I have finished my confectionery habit for this year.  I have enough to give each daughter’s family a good supply for the holidays.  My quandary now is:  Do I give up making up toffee?  Or shall I continue to supply the family’s sweet tooth — with a new attitude?  Or shall I take a break for a year or so and see what happens?  I don’t know the answer but I’m glad I’ve recognized that I’ve been sabotaging my serenity during the holiday season.  Recognizing the problem is the first step toward solving it.

Hard Candy Christmas by Dolly Parton from “The Best Little Whore House in Texas”

What did I know and when did I know it?

photo(9)We had gone to Pennsylvania to a family wedding.  My husband was absent, remote, not present.  He was physically there, of course, but not emotionally.  This was years before he announced that he wanted a divorce.

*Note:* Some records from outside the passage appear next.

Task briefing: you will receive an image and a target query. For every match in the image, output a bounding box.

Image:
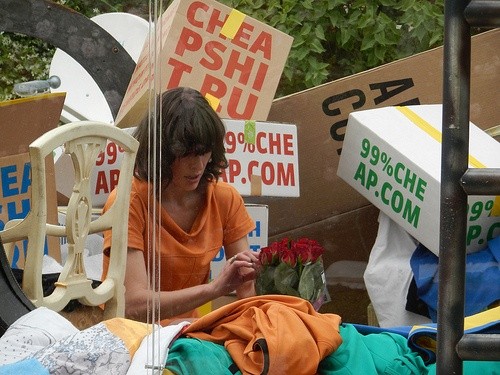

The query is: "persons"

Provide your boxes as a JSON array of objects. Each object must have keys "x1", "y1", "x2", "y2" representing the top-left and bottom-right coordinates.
[{"x1": 99, "y1": 86, "x2": 260, "y2": 326}]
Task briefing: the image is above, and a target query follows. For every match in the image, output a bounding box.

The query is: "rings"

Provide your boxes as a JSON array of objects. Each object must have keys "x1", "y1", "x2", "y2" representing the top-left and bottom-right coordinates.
[{"x1": 229, "y1": 255, "x2": 239, "y2": 264}]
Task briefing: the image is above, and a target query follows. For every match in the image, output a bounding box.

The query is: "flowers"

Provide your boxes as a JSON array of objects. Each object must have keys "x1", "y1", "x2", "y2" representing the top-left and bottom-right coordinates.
[{"x1": 254, "y1": 238, "x2": 326, "y2": 312}]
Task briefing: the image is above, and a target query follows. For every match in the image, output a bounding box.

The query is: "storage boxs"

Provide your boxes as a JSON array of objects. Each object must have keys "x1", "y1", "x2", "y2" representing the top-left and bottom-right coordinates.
[
  {"x1": 337, "y1": 104, "x2": 500, "y2": 258},
  {"x1": 0, "y1": 92, "x2": 67, "y2": 270},
  {"x1": 115, "y1": 0, "x2": 294, "y2": 129},
  {"x1": 90, "y1": 118, "x2": 300, "y2": 207},
  {"x1": 210, "y1": 204, "x2": 268, "y2": 295}
]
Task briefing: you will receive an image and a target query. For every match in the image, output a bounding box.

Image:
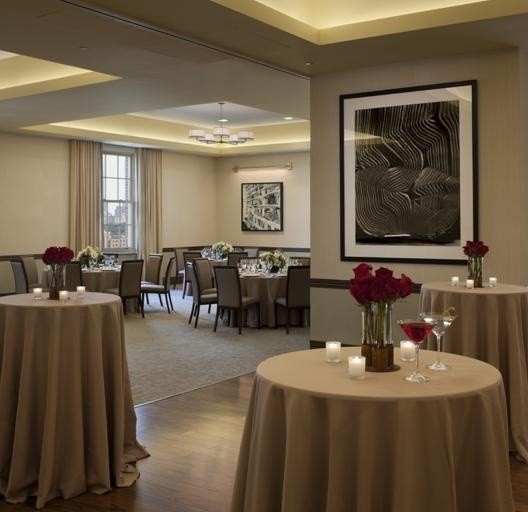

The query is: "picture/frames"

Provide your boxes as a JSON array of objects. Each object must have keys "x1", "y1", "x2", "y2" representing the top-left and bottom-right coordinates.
[
  {"x1": 240, "y1": 182, "x2": 285, "y2": 232},
  {"x1": 339, "y1": 81, "x2": 481, "y2": 265}
]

We were strolling along the streets of the small town we were visiting.  I can’t remember exactly what had passed between us in the previous short span of time.  What I can remember is a brief dialogue we had as we walked.  Apparently I had not received the reply I expected to some comment or question.  I stopped, looked him in the eyes, with puzzlement in mine, and told him, “You act like someone who’s having an affair.”  In hindsight, I realize the look on his face said it all.  I continued with my accusation, “You are, aren’t you?”

At this point D did what he has always done best.  He put on his poor-pitiful-me look, donned his best salesman cloak and presented a spiel like I had never heard before, and hope I never hear again.  “No,” he insisted, “I’m not having an affair.”  I don’t remember the rest of what he said to convince me of his innocence, but I do remember my queen of denial kicking in to the extent that I felt the need to apologize to him for thinking and saying such vile things. And I did.  My jaw is gaping as I write and I have an enormous urge to kick my own ass.  What was I thinking?!

Here’s the thing, I had never accused him of infidelity.  I know I didn’t just blurt it out without some considerable forethought.  Why didn’t I trust my gut?  Why did I second guess my instincts?  Today, the answer is obvious: I didn’t want to know.  It didn’t seem so simple at the time, though.  Matters of the heart are complicated.

This story gets even better.  After we had established that D was not guilty, we shopped and window shopped at our leisure for quite some time.  I saw and admired a rather expensive watch.  He insisted on buying it for me.  I still wear it today.  A logical, thinking person would have recognized he was paying me for buying what he was selling that day–that he was a really good husband and he had done nothing wrong.  In retrospect, I think I did recognize his so-called generosity for what it was.

Today I’m neither sad nor happy.  I’m not angry.  I’m idling here in neutral, just remembering.